From Efficiency to Adaptivity: A Deeper Look at Adaptive Reasoning in Large Language Models

Recent advances in large language models (LLMs) have made reasoning a central benchmark for evaluating intelligence. While prior surveys focus on efficiency by examining how to shorten reasoning chains or reduce computation, this view overlooks a fundamental challenge: current LLMs apply uniform reasoning strategies regardless of task complexity, generating long traces for trivial problems while failing to extend reasoning for difficult tasks. This survey reframes reasoning through the lens of {adaptivity}: the capability to allocate reasoning effort based on input characteristics such as difficulty and uncertainty. We make three contributions. First, we formalize deductive, inductive, and abductive reasoning within the LLM context, connecting these classical cognitive paradigms with their algorithmic realizations. Second, we formalize adaptive reasoning as a control-augmented policy optimization problem balancing task performance with computational cost, distinguishing learned policies from inference-time control mechanisms. Third, we propose a systematic taxonomy organizing existing methods into training-based approaches that internalize adaptivity through reinforcement learning, supervised fine-tuning, and learned controllers, and training-free approaches that achieve adaptivity through prompt conditioning, feedback-driven halting, and modular composition. This framework clarifies how different mechanisms realize adaptive reasoning in practice and enables systematic comparison across diverse strategies. We conclude by identifying open challenges in self-evaluation, meta-reasoning, and human-aligned reasoning control.

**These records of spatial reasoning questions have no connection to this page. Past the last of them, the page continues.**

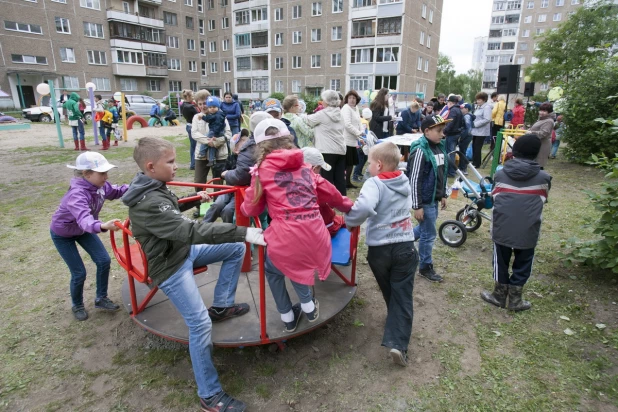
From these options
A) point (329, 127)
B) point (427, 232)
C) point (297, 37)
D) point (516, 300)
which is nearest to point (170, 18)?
point (297, 37)

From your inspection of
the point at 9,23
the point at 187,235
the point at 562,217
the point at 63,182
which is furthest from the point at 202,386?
the point at 9,23

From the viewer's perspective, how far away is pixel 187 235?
229cm

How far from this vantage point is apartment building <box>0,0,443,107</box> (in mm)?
38531

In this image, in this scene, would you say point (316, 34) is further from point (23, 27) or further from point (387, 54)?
point (23, 27)

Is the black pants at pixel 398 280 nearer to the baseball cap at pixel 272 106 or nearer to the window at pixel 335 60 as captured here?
the baseball cap at pixel 272 106

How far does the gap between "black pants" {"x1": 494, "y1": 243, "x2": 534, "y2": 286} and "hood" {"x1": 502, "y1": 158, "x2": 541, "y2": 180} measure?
2.38 feet

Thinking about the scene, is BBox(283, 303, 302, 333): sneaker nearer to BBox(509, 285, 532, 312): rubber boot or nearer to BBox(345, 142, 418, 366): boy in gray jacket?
BBox(345, 142, 418, 366): boy in gray jacket

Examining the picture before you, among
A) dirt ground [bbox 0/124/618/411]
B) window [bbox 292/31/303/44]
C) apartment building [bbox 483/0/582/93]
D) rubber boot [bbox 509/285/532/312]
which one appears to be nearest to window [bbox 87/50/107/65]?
window [bbox 292/31/303/44]

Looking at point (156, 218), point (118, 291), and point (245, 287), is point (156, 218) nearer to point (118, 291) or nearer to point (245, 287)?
point (245, 287)

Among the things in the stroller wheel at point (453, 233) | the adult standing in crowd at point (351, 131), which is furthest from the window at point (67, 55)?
the stroller wheel at point (453, 233)

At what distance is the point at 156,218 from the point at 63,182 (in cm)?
825

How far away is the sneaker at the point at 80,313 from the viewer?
3650 mm

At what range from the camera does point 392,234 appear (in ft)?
9.52

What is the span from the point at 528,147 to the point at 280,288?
104 inches
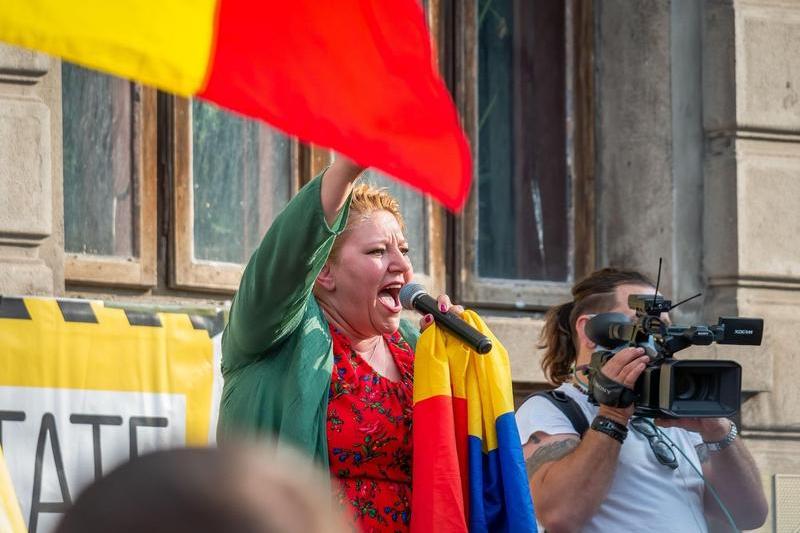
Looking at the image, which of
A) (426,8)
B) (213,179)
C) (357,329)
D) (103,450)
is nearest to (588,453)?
(357,329)

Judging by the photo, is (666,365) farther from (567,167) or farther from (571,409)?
(567,167)

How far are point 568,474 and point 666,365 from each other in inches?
14.5

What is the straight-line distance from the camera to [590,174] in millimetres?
6801

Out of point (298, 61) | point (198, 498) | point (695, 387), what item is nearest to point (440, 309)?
point (695, 387)

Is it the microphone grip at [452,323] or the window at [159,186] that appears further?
the window at [159,186]

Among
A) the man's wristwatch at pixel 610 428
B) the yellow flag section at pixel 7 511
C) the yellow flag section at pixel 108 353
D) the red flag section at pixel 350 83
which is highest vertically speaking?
the red flag section at pixel 350 83

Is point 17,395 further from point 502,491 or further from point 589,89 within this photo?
point 589,89

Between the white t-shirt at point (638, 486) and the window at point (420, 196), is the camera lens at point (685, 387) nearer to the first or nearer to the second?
the white t-shirt at point (638, 486)

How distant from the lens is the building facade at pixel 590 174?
6.04 meters

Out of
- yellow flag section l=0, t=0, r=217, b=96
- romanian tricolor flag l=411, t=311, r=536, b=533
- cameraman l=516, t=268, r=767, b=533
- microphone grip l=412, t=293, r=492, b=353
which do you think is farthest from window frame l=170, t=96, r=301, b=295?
yellow flag section l=0, t=0, r=217, b=96

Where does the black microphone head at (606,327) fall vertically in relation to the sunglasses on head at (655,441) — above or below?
above

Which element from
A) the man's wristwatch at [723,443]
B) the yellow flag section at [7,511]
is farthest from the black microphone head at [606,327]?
the yellow flag section at [7,511]

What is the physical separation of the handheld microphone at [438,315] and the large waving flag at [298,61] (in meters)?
1.09

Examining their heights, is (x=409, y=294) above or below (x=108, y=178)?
below
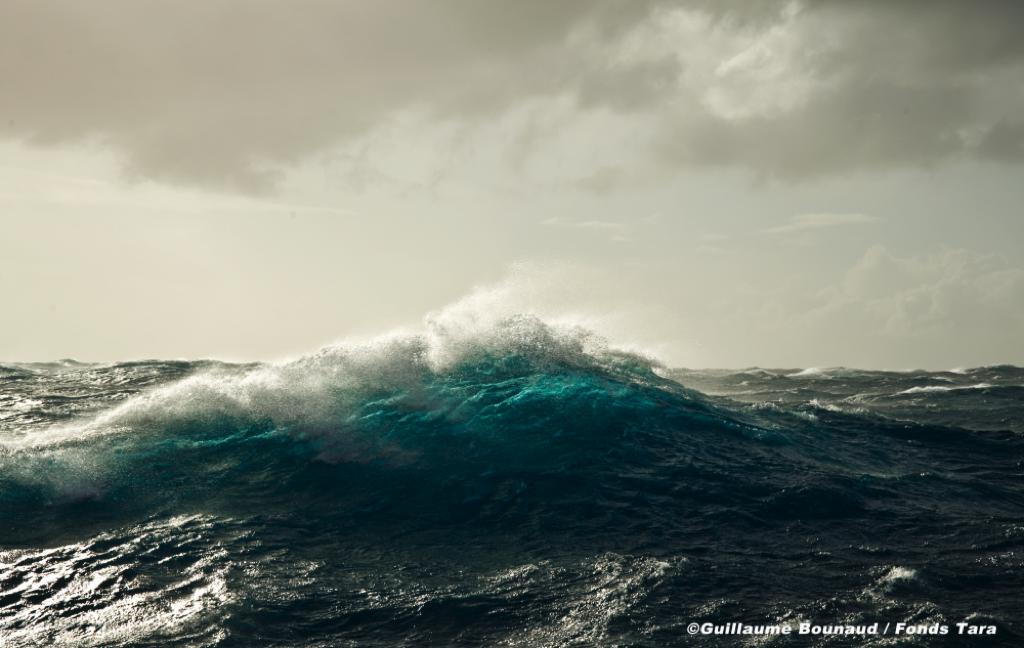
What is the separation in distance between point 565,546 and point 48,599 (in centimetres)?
887

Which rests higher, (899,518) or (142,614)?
(142,614)

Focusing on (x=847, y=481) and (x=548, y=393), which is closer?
(x=847, y=481)

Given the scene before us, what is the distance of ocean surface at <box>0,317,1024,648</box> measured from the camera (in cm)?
1065

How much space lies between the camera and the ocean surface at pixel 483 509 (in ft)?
34.9

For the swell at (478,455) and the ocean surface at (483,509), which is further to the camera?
the swell at (478,455)

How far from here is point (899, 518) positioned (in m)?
14.9

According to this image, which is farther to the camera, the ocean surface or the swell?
the swell

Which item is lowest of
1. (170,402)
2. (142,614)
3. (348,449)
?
(142,614)

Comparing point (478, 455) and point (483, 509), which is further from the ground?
point (478, 455)

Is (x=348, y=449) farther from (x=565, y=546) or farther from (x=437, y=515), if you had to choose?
(x=565, y=546)

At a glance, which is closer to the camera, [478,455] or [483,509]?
[483,509]

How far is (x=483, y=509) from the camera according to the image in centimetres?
1544

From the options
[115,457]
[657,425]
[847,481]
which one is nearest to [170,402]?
[115,457]

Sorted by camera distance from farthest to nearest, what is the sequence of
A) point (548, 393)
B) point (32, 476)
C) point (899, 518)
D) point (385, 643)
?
point (548, 393) → point (32, 476) → point (899, 518) → point (385, 643)
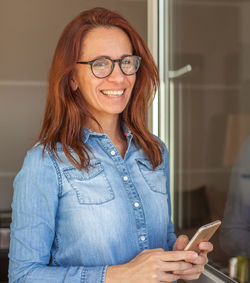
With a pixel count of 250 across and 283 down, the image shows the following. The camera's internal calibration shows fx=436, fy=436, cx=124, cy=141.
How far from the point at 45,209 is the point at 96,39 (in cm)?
51

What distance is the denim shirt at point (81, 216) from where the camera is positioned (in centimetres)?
113

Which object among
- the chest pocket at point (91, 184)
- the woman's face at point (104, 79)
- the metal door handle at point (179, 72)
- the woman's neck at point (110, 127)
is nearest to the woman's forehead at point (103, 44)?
the woman's face at point (104, 79)

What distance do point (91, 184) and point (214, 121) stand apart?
52 centimetres

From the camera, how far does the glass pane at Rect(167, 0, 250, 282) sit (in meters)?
1.29

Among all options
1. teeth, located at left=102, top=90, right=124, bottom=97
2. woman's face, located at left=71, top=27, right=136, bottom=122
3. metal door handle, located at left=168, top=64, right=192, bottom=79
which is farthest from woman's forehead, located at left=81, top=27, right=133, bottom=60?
metal door handle, located at left=168, top=64, right=192, bottom=79

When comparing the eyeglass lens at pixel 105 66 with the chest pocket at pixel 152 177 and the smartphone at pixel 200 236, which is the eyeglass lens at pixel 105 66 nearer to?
the chest pocket at pixel 152 177

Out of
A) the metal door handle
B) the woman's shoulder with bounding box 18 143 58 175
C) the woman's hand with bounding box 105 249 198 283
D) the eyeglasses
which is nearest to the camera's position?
the woman's hand with bounding box 105 249 198 283

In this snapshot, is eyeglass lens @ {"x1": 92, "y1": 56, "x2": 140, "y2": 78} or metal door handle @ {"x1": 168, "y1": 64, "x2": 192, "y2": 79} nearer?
eyeglass lens @ {"x1": 92, "y1": 56, "x2": 140, "y2": 78}

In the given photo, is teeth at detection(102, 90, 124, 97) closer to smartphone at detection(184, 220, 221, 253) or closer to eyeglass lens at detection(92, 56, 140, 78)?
eyeglass lens at detection(92, 56, 140, 78)

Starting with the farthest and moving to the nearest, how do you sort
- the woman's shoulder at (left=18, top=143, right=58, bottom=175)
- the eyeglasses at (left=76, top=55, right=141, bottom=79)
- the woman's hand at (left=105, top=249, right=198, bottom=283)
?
1. the eyeglasses at (left=76, top=55, right=141, bottom=79)
2. the woman's shoulder at (left=18, top=143, right=58, bottom=175)
3. the woman's hand at (left=105, top=249, right=198, bottom=283)

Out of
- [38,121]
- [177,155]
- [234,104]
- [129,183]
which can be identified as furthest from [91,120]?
[38,121]

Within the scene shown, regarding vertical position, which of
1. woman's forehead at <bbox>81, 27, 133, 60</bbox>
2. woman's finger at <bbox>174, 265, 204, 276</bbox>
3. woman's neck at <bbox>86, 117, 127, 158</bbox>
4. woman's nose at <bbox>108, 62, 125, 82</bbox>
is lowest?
woman's finger at <bbox>174, 265, 204, 276</bbox>

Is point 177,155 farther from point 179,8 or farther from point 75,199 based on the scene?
point 75,199

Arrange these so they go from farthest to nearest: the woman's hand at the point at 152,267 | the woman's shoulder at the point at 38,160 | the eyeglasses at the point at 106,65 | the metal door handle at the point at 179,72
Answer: the metal door handle at the point at 179,72, the eyeglasses at the point at 106,65, the woman's shoulder at the point at 38,160, the woman's hand at the point at 152,267
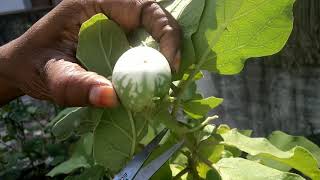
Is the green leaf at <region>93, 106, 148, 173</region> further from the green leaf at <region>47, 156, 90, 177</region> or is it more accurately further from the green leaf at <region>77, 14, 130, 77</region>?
the green leaf at <region>47, 156, 90, 177</region>

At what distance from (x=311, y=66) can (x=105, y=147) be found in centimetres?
98

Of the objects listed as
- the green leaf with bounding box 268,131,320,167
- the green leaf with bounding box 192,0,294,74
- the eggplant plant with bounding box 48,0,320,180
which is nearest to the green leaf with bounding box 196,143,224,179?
the eggplant plant with bounding box 48,0,320,180

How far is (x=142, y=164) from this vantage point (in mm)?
631

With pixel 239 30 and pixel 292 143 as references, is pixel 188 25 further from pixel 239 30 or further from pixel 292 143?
pixel 292 143

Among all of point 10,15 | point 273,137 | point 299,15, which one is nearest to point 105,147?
point 273,137

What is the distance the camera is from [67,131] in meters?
0.72

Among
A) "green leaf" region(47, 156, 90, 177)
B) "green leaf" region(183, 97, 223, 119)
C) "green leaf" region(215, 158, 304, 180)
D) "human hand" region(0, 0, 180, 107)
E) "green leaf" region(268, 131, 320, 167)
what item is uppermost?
"human hand" region(0, 0, 180, 107)

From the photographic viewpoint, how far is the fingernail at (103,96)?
555 mm

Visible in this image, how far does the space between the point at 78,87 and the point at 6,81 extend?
13.4 inches

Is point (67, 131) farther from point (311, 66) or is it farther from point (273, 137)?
point (311, 66)

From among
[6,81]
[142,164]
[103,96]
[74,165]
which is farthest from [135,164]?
[74,165]

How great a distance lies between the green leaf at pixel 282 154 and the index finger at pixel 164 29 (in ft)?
0.54

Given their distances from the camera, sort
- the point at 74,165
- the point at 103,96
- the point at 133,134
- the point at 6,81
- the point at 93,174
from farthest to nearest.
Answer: the point at 74,165 < the point at 6,81 < the point at 93,174 < the point at 133,134 < the point at 103,96

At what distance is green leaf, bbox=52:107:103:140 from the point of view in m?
0.69
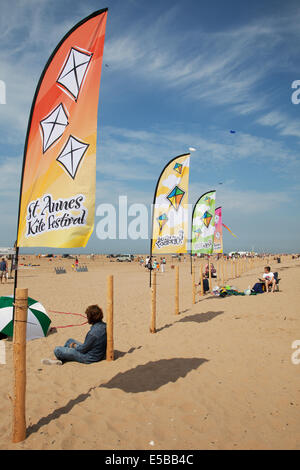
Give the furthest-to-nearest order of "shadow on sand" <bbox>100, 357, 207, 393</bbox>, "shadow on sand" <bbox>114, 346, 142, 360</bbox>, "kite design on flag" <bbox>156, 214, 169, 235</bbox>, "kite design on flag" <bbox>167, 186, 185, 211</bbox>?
"kite design on flag" <bbox>167, 186, 185, 211</bbox> → "kite design on flag" <bbox>156, 214, 169, 235</bbox> → "shadow on sand" <bbox>114, 346, 142, 360</bbox> → "shadow on sand" <bbox>100, 357, 207, 393</bbox>

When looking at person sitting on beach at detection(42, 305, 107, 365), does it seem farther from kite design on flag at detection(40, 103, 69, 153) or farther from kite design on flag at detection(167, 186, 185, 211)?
kite design on flag at detection(167, 186, 185, 211)

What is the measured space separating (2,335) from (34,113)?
5308mm

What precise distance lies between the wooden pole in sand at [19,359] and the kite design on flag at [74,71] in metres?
2.30

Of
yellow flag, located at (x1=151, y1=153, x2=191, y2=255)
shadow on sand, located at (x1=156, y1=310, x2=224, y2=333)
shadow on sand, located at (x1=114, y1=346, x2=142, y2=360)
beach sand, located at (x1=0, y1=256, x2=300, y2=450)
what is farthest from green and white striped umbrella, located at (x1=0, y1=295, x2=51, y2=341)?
yellow flag, located at (x1=151, y1=153, x2=191, y2=255)

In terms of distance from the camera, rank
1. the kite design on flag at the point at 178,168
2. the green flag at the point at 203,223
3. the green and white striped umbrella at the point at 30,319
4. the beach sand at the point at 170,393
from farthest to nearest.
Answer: the green flag at the point at 203,223 < the kite design on flag at the point at 178,168 < the green and white striped umbrella at the point at 30,319 < the beach sand at the point at 170,393

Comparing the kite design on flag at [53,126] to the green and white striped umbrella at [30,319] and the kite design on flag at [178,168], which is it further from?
the kite design on flag at [178,168]

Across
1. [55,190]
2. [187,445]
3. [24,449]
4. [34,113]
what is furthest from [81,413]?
[34,113]

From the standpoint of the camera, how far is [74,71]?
11.3 feet

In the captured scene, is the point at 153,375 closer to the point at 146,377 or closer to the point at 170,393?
the point at 146,377

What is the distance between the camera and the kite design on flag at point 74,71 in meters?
3.41

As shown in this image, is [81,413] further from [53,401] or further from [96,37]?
[96,37]

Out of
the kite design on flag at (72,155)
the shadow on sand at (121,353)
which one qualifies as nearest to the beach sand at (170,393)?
the shadow on sand at (121,353)

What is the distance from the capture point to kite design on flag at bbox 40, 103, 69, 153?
3.33 m

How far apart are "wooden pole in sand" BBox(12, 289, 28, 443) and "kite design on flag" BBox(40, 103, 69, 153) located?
1.64m
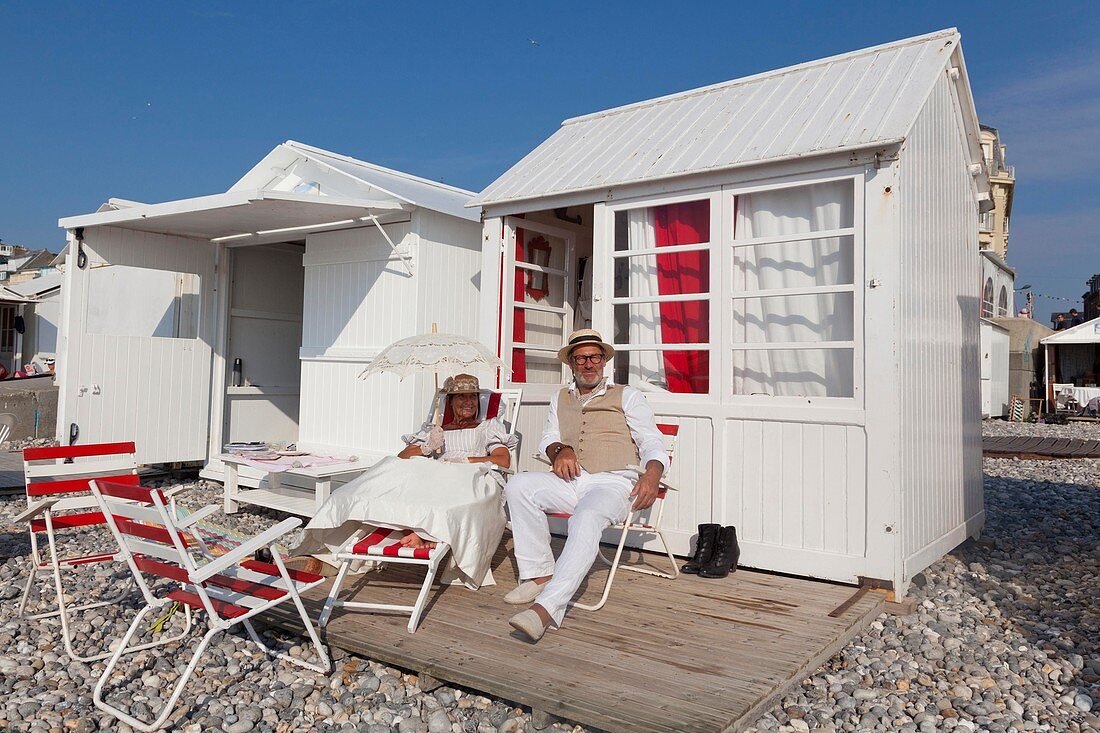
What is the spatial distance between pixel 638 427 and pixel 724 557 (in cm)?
88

翻译：近期大型语言模型（LLMs）的进展使推理成为评估智能的核心基准。尽管先前的综述聚焦于通过缩短推理链或减少计算来提升效率，但这一视角忽视了一个根本性挑战：当前LLMs无论任务复杂度如何均采用统一的推理策略，导致对简单问题生成冗长轨迹，而对困难任务则无法扩展推理深度。本综述通过{适应性}视角重构推理：即根据输入特性（如难度和不确定性）分配推理资源的能力。我们做出三项贡献。首先，我们在LLM框架内形式化演绎、归纳和溯因推理，将这些经典认知范式与其算法实现相联系。其次，我们将自适应推理形式化为控制增强的策略优化问题，平衡任务性能与计算成本，区分学习型策略与推理时控制机制。第三，我们提出系统分类法，将现有方法归纳为：通过强化学习、监督微调和学习型控制器内化适应性的训练型方法，以及通过提示条件化、反馈驱动终止和模块化组合实现适应性的免训练方法。该框架阐明了不同机制在实践中实现自适应推理的方式，并支持跨多样化策略的系统性比较。最后，我们指出了自我评估、元推理及人机对齐推理控制等领域的开放挑战。